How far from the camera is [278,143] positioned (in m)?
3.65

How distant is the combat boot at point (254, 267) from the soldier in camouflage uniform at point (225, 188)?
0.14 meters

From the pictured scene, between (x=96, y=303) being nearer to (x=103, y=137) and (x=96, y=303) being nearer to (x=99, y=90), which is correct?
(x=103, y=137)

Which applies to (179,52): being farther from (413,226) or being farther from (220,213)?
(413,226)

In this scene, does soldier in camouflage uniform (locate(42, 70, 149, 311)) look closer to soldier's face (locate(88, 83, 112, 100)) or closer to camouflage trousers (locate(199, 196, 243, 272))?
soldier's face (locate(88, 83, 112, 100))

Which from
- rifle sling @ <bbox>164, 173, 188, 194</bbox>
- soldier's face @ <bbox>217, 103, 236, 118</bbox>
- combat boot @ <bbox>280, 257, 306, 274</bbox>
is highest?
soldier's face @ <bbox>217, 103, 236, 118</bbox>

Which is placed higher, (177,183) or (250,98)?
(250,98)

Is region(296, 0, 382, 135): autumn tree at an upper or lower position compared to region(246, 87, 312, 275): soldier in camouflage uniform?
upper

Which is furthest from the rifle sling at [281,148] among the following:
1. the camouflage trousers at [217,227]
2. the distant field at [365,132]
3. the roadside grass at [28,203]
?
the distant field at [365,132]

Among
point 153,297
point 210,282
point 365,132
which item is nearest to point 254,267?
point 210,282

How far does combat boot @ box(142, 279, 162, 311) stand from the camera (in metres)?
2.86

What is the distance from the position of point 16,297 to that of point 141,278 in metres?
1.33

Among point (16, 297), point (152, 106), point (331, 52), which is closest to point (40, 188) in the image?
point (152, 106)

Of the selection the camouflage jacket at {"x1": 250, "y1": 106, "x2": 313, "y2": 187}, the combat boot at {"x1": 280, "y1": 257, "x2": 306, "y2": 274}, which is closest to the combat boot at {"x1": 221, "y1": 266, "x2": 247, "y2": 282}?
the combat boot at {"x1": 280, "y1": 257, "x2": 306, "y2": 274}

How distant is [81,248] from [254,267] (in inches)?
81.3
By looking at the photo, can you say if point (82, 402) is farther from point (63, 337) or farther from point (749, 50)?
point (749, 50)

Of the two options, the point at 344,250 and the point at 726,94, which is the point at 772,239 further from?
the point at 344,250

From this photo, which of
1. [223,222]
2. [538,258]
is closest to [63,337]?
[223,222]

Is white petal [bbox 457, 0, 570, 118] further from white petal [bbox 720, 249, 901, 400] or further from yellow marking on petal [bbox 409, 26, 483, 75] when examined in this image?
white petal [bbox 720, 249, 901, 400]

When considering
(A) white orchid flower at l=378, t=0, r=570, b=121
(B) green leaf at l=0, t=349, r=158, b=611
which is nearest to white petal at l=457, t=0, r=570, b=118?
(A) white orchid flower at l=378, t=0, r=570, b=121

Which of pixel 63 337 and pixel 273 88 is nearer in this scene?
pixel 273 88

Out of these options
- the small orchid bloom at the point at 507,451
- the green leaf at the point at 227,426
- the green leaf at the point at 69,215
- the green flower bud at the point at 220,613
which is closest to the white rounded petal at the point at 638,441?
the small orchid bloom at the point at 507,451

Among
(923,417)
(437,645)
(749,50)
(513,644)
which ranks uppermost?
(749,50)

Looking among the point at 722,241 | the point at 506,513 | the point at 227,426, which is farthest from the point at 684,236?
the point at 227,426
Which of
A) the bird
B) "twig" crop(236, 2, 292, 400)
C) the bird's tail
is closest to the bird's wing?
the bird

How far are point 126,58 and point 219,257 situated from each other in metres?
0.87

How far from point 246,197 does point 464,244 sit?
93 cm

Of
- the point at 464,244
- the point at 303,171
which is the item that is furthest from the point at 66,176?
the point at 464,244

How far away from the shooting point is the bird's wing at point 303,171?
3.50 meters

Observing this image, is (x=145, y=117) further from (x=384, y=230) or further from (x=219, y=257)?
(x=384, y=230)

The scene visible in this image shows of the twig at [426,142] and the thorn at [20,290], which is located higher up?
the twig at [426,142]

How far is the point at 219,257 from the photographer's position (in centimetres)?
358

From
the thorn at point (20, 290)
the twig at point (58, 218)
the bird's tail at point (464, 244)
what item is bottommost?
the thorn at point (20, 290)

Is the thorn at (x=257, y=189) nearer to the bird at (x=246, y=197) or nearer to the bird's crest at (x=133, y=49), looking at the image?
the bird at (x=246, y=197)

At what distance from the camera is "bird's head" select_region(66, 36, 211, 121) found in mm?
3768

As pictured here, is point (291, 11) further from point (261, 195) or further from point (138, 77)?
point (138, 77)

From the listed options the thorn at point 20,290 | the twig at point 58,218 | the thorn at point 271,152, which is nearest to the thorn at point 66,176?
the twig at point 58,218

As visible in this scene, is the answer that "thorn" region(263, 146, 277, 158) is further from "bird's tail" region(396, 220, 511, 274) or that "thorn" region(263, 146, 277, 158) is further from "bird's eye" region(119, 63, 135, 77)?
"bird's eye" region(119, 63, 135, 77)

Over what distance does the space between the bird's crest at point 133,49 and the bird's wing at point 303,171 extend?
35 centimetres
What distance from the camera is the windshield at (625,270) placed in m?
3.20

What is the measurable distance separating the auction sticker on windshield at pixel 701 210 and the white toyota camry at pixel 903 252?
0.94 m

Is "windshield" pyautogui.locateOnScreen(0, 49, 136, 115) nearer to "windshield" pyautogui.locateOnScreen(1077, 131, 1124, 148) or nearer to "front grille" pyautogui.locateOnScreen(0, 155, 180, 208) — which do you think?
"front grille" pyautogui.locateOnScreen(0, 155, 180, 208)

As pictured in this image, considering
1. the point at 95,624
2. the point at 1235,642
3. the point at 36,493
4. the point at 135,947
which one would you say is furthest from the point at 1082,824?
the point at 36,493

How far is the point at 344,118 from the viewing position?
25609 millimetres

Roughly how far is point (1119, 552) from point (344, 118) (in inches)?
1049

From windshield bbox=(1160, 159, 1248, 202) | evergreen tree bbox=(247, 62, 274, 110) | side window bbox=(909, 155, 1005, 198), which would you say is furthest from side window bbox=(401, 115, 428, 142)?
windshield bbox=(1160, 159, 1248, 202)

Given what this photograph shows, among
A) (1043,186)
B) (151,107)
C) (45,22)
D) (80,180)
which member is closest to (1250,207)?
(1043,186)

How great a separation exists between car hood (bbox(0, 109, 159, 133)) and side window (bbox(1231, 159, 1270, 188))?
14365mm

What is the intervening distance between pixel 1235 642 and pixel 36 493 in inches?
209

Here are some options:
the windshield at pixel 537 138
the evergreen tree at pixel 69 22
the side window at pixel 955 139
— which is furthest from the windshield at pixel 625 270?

____

**REQUEST**
Reproduce the lines without any change, starting with the line that contains "do you think?" and continuing through the last line, both ends included.

**RESULT BELOW**
Is "windshield" pyautogui.locateOnScreen(0, 49, 136, 115) nearer to "windshield" pyautogui.locateOnScreen(1077, 131, 1124, 148) or nearer to "front grille" pyautogui.locateOnScreen(0, 155, 180, 208) — which do you think?
"front grille" pyautogui.locateOnScreen(0, 155, 180, 208)

As pictured in this image, considering
1. the point at 95,624
2. the point at 1235,642
3. the point at 36,493
4. the point at 135,947
which one would you say is furthest from the point at 1082,824?
the point at 36,493

How far is the point at 344,118 from the viewing position?
25609 millimetres

Roughly how far is point (1119, 552) from point (344, 118) (in inches)?
1049

From windshield bbox=(1160, 159, 1248, 202) | evergreen tree bbox=(247, 62, 274, 110) | side window bbox=(909, 155, 1005, 198), which would you say is furthest from side window bbox=(401, 115, 428, 142)?
windshield bbox=(1160, 159, 1248, 202)

Given what this photograph shows, among
A) (1043,186)
B) (151,107)
C) (45,22)
D) (80,180)
which member is closest to (1250,207)?
(1043,186)

How great a separation exists between car hood (bbox(0, 109, 159, 133)) and side window (bbox(1231, 159, 1270, 188))?
14365mm

What is the intervening distance between pixel 1235 642 and pixel 36 493 in inches?
209

Here are some options:
the windshield at pixel 537 138
the evergreen tree at pixel 69 22
the side window at pixel 955 139
— which is furthest from the windshield at pixel 625 270?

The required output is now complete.